Die Umweltbehörde hat in ihrer Antwort die Rechtsauffassung der Neuen Liberalen bestätigt, dass in Hamburg bei der Lärmaktionsplanung auch Straßen zu kartieren sind, auf denen weniger als drei Millionen Fahrzeuge pro Jahr fahren, wenn diese erheblichen Umgebungslärm hervorrufen.
In vielen großen Städten sei die Verkehrspolitik weiter als in Hamburg, kritisiert Isabel Wiest den Senat. Die Neuen Liberalen fordern flächendeckend Tempo 30 in Harburg, mit Ausnahme einiger Hauptverkehrsadern. Nachtfahrverbote für Lkw und Tonnagebeschränkungen könnten den Verkehr so steuern, dass Wohngebiete nicht belastet und als Schleichwege missbraucht würden.
Können Dialogdisplays das Problem dauerhaft lösen?
Deutlich mehr als bisher könnte der Senat mit Hilfe von Dialogdisplays an die Autofahrer daran erinnern, Rücksicht zu nehmen und vom Gas zu gehen. Isabel Wiest ist von der Wirksamkeit des Appells an die Einsicht überzeugt. „Die niedersächsischen Gemeinden im Umland Hamburgs machen das bereits hervorragend“, sagt sie. Geht es nach den neuen Liberalen, sollte der Senat Einsicht zeigen und den Anwohnern an den lautesten Straßenabschnitten Lärmschutzfenster finanzieren. „Es ist doch ein Skandal, dass man den Rechtsweg bestreiten muss, um nachts schlafen zu können“, sagt Kay Wolkau.
Was ist laut?
Lärm ist Schall, der stört oder schädigt. Was Menschen als Lärm empfinden, hängt von den sozialen, physischen und psychologischen Faktoren ab. Manche empfinden Geräusche, die von spielenden Kindern verursacht werden, als Lärm, andere überhaupt nicht.

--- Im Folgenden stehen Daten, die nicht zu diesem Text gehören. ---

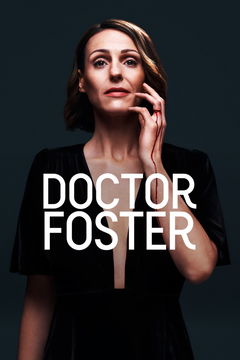 Doctor Foster (2015&#8209;2017)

Kurt Tucholsky schrieb: „Der eigene Hund macht keinen Lärm – er bellt nur.“
Eine Lärmabnahme pro Meter gibt es nicht, Korrekt heißt es: Die Schallpegelabnahme ist sechs Dezibel pro Abstandsverdopplung.
95 dBA kommt lautem Schreien aus einem Meter Entfernung gleich, 70 dBA der Lautstärke eines Staubsaugers oder eines Haartrockners aus einem Meter Entfernung.